I miss racial and cultural segregation.
Without it, pop music is a terribly depressing place. There was once a time where popular music was driven by fear, then acceptance of the other. Rock and rolll was driven by the push of race music and the pull of Elvis Presley, opening the door to many wild generations of culturally powerful expression. Disco? The fear of gays opened Stonewall, and the acceptance led to Studio 54, and, well, at the present, about a solid 75% of top 40 culture. Hip-hop? The byproduct of black and white cultural acceptance. Debbie Harry, Fab 5 Freddy, Rick Rubin and Russell Simmons opening the door wide to an idyllic reality that accurately reflects the totality of universal culture.
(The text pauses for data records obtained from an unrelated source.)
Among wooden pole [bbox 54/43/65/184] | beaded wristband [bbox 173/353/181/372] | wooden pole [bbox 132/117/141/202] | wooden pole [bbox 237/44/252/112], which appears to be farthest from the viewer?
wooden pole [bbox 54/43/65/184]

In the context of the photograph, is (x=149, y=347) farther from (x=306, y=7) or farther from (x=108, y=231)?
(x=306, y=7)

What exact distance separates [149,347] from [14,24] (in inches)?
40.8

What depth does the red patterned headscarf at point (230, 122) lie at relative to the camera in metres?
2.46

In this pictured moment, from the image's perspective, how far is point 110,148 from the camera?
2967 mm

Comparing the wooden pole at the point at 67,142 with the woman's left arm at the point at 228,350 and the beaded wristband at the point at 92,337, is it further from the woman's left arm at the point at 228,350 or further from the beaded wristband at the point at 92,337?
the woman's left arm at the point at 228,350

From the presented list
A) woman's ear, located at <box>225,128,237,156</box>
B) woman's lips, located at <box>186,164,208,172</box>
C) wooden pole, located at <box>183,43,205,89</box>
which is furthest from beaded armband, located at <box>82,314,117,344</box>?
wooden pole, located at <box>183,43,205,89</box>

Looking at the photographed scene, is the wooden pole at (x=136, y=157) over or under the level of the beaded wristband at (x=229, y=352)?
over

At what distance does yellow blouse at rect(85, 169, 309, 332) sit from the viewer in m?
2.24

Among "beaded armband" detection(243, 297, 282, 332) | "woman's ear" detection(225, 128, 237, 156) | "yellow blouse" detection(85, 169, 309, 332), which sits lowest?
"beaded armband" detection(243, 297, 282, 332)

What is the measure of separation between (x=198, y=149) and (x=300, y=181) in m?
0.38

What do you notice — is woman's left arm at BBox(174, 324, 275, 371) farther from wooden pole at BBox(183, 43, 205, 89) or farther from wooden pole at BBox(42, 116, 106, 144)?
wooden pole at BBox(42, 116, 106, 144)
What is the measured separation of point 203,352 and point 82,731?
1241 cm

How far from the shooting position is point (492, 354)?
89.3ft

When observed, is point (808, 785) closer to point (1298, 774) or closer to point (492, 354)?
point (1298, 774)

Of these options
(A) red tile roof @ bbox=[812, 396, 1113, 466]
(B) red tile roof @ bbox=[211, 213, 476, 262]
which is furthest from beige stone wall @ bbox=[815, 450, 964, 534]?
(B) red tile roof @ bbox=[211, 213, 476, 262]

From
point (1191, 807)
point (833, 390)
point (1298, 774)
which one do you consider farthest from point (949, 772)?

We’re now at a point where all of the lines have been crossed. Black is white, red is brown, and it’s probably even possible that yellow and blue could make a lot of green. Gay marriage is legal, the President is black, and most of this is pop music’s fault. We’ve made a commodity out of our differences, everything awash in a culture of same. Sure, you could be reductive and think backwards thoughts, but you can’t pull back a scab and bleed when the wounds all appear to be healed.
It’s impossibly difficult now to be fresh and progressive in music. Miscegenation as the new rule is frustrating. Living in a world without an open acceptance of fear is annoying. When changes don’t appear that now have cause to occur, it’s a clear finger pointing at the steadfast person as being anachronistic, a demonic memory of our shared, terrible, universal cultural history.
I think we’ve jumped into the cultural abyss. Be honest. Are you as uncomfortable as I am?